Perguntar-se-á se os hábitos alimentares das crianças abandonadas diferia substancialmente das que o não eram. É evidente que se desconheciam as vantagens do tratamento do leite no ínicio do século XIX porque o leite não materno só as teria se fosse esterilizado e consumido em biberons também sujeitos ao mesmo processo. Contudo as crianças que eram abandonadas, para além do que estavam sujeitas todas as crianças, acrescia-lhes a escassez, a falta de vigilância e sobretudo estarem a ser criadas por amas que, justa ou injustamente, tinham, em geral, má reputação no que toca aos serviços prestados. Os períodos de maiores dificuldades, como sejam os anos coincidentes com as invasões francesas, só terão agravado a situação alimentar das crianças: “He filho de Pais desterrados, nasceo a 2 de Agosto de 1810 he baptizado, chama-se Jorge come sopinhas de agoa com asucar (…)”649

. Jorge, segundo o respectivo assento, tem ou aparenta ter 3 meses quando entra na SCML. Já deveria ter uma saúde frágil a acreditar na dieta que lhe era ministrada, e sem surpresa morreu no mês seguinte.
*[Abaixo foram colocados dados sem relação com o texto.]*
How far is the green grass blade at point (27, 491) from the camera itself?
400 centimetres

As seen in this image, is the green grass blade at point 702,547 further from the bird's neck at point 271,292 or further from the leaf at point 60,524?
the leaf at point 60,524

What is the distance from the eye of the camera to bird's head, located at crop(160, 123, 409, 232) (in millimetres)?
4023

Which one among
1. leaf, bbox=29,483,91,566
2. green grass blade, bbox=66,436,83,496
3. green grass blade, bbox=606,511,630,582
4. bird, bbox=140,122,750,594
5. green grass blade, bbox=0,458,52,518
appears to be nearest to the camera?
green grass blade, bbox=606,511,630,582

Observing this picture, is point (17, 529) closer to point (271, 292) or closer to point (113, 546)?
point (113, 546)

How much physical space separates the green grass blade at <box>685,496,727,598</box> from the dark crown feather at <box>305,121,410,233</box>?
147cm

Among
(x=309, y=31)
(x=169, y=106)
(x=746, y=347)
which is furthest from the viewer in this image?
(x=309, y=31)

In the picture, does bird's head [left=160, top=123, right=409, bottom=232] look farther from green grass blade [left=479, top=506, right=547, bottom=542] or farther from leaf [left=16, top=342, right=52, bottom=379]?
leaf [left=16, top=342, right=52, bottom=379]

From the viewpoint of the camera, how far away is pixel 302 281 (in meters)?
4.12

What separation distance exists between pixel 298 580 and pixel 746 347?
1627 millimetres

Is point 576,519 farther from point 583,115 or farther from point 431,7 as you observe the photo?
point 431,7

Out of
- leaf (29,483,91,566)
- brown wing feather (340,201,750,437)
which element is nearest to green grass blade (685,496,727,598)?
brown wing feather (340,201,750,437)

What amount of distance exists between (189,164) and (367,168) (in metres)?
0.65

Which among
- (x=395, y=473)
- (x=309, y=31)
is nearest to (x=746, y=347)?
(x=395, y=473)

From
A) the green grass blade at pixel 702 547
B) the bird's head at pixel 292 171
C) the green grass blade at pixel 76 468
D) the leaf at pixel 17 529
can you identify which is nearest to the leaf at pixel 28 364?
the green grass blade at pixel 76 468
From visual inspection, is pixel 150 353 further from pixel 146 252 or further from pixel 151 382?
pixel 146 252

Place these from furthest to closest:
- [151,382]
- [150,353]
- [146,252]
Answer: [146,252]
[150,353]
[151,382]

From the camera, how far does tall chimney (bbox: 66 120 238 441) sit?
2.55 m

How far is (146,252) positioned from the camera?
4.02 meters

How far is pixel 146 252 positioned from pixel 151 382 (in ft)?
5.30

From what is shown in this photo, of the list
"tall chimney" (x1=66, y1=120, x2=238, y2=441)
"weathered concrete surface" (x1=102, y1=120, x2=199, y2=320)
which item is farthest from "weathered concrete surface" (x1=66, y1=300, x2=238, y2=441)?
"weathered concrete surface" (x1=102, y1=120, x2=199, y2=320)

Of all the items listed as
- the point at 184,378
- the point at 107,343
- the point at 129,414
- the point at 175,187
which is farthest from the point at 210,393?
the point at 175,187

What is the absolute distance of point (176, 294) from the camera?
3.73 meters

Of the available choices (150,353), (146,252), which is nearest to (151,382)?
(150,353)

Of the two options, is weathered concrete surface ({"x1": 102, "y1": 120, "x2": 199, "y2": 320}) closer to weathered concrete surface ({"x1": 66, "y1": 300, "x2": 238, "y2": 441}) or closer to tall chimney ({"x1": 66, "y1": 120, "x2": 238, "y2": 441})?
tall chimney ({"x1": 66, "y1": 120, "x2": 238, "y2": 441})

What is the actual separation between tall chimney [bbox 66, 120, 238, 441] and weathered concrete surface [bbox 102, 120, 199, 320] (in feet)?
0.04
“O Menino que leva vestido roxo e coeiro escuro Pesso a Vª Sª que lhe ponha Alexandre e por falta de leite vai muito aCustumado a Cumer e este Menino a 18 de setembro fas tre meses (…)”650

. A criança tem cerca de três meses de idade quando dá entrada na instituição. Segundo o bilhete está “muito aCustumado a Cumer”. Não diz o quê. Certamente o que era habitual, água com açucar e outra comida que não seria apropriada para crianças de tão pouca idade. Por isso não é de estranhar que Alexandre tenha morrido no ano seguinte sem ter completado um ano de idade.